Short exercise: Copy the lines verbatim, beginning with the line that contains "How far from" and continuing through the end of the data, and only those lines.

Records of spatial reasoning questions
------------------------------------------------------------

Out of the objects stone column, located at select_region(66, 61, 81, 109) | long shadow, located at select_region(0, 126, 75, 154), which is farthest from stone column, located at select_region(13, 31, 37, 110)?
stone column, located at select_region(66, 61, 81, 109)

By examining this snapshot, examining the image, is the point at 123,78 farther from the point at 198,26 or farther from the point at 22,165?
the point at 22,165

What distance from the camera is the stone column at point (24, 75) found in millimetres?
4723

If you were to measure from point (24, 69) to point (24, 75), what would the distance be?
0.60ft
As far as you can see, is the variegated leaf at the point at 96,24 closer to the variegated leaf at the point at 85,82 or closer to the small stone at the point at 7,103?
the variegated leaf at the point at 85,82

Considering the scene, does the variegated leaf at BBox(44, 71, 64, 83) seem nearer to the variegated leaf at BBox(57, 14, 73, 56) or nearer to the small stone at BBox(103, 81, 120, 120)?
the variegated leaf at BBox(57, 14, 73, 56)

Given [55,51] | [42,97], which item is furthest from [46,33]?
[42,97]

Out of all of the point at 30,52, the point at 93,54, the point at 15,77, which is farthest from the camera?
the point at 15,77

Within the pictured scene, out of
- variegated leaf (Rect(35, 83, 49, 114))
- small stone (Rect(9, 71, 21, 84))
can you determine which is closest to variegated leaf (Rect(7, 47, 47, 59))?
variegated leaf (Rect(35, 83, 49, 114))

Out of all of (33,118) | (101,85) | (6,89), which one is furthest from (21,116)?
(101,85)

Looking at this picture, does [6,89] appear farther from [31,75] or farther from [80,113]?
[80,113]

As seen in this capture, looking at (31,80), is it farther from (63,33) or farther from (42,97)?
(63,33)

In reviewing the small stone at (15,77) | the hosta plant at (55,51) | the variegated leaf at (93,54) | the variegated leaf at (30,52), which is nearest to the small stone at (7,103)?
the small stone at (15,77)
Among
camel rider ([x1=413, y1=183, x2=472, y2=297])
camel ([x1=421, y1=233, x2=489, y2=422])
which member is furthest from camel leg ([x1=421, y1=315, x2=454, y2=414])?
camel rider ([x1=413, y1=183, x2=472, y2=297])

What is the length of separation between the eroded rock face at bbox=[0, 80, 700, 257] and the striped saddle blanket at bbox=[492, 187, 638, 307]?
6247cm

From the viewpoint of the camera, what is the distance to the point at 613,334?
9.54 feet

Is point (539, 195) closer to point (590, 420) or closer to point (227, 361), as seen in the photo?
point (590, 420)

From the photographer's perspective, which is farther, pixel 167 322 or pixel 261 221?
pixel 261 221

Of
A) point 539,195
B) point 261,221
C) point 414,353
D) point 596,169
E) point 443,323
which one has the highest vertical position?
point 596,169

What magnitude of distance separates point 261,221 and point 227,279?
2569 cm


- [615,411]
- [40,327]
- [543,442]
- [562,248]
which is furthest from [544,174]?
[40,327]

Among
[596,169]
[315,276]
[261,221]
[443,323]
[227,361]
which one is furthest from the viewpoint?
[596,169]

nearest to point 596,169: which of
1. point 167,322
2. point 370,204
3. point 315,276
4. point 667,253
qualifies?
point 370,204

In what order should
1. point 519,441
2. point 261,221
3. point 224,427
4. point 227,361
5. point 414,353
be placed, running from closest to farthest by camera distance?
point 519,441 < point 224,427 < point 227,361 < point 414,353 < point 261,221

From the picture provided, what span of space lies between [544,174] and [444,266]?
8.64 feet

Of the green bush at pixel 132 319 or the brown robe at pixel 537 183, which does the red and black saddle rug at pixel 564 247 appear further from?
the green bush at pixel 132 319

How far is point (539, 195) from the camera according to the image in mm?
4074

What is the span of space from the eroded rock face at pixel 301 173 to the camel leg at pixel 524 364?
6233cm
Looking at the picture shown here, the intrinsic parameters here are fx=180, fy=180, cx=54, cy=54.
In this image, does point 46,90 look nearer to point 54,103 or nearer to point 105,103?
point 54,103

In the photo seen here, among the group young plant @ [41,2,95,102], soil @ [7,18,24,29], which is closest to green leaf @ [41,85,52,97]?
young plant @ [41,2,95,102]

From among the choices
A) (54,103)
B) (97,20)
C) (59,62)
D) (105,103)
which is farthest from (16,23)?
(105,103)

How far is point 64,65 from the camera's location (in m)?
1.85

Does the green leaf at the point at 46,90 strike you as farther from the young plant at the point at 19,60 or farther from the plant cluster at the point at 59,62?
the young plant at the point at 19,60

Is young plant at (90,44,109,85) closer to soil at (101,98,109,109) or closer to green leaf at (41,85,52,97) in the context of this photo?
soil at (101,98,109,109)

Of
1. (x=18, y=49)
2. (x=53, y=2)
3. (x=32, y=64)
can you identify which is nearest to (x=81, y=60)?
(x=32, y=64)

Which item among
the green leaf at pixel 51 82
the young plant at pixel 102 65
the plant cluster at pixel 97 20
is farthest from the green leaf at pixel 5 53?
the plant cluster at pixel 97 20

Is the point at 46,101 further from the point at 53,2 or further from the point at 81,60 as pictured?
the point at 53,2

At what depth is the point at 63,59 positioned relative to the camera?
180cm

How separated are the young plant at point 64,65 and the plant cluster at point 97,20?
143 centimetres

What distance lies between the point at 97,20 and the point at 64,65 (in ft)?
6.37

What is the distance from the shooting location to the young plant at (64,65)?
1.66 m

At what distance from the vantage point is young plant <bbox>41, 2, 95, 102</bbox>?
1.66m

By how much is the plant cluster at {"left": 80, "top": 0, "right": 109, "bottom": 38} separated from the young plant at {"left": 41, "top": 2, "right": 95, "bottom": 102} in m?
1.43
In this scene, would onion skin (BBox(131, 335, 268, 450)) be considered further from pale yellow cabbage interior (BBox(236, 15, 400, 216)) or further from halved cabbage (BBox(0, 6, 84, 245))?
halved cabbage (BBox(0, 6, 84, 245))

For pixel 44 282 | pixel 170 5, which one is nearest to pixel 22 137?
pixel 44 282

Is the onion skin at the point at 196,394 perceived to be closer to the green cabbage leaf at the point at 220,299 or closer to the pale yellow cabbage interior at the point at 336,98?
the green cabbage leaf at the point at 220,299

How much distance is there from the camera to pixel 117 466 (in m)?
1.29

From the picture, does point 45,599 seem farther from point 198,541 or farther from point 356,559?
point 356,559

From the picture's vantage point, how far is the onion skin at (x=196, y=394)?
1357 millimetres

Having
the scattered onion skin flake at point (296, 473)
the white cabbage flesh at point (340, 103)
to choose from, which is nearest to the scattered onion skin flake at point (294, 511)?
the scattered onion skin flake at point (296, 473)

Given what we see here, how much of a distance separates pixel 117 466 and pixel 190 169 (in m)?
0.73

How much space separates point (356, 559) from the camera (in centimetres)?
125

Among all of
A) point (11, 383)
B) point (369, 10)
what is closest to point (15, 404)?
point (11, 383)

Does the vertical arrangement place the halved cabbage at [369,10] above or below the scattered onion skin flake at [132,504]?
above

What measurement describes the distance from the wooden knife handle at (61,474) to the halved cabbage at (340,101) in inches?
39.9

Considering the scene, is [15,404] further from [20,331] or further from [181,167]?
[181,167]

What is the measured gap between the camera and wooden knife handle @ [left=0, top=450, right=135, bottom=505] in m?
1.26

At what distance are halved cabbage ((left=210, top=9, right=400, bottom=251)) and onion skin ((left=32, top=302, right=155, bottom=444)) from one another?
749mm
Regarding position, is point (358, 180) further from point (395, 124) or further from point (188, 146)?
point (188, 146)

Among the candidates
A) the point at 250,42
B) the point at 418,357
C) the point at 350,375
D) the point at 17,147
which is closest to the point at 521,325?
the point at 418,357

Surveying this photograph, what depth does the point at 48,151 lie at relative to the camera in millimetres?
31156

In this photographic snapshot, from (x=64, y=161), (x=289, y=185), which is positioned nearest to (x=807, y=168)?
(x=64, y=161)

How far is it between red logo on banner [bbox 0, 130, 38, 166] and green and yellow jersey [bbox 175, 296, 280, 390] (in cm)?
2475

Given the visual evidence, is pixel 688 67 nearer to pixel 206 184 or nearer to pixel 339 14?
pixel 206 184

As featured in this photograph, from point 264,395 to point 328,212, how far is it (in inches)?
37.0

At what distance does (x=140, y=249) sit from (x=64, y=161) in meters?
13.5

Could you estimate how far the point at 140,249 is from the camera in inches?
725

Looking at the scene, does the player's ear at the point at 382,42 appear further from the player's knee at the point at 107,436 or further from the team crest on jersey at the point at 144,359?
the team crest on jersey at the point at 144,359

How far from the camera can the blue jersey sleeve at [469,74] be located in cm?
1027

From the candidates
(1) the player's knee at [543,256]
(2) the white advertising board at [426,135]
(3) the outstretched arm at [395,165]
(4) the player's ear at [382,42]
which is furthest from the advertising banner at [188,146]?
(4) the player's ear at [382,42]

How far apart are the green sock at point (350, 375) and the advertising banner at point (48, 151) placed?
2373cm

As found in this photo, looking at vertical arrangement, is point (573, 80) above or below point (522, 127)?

------------------------------------------------------------

Correct result:
How far from the camera can the blue jersey sleeve at [469,74] be located in cm?
1027

From the candidates
(1) the player's knee at [543,256]
(2) the white advertising board at [426,135]
(3) the outstretched arm at [395,165]
(4) the player's ear at [382,42]
which is furthest from the advertising banner at [188,146]?
(4) the player's ear at [382,42]

How far apart are the green sock at point (350, 375) and the advertising banner at point (48, 151) placed?
2373cm

As found in this photo, looking at vertical arrangement, is point (573, 80) above or below point (522, 127)?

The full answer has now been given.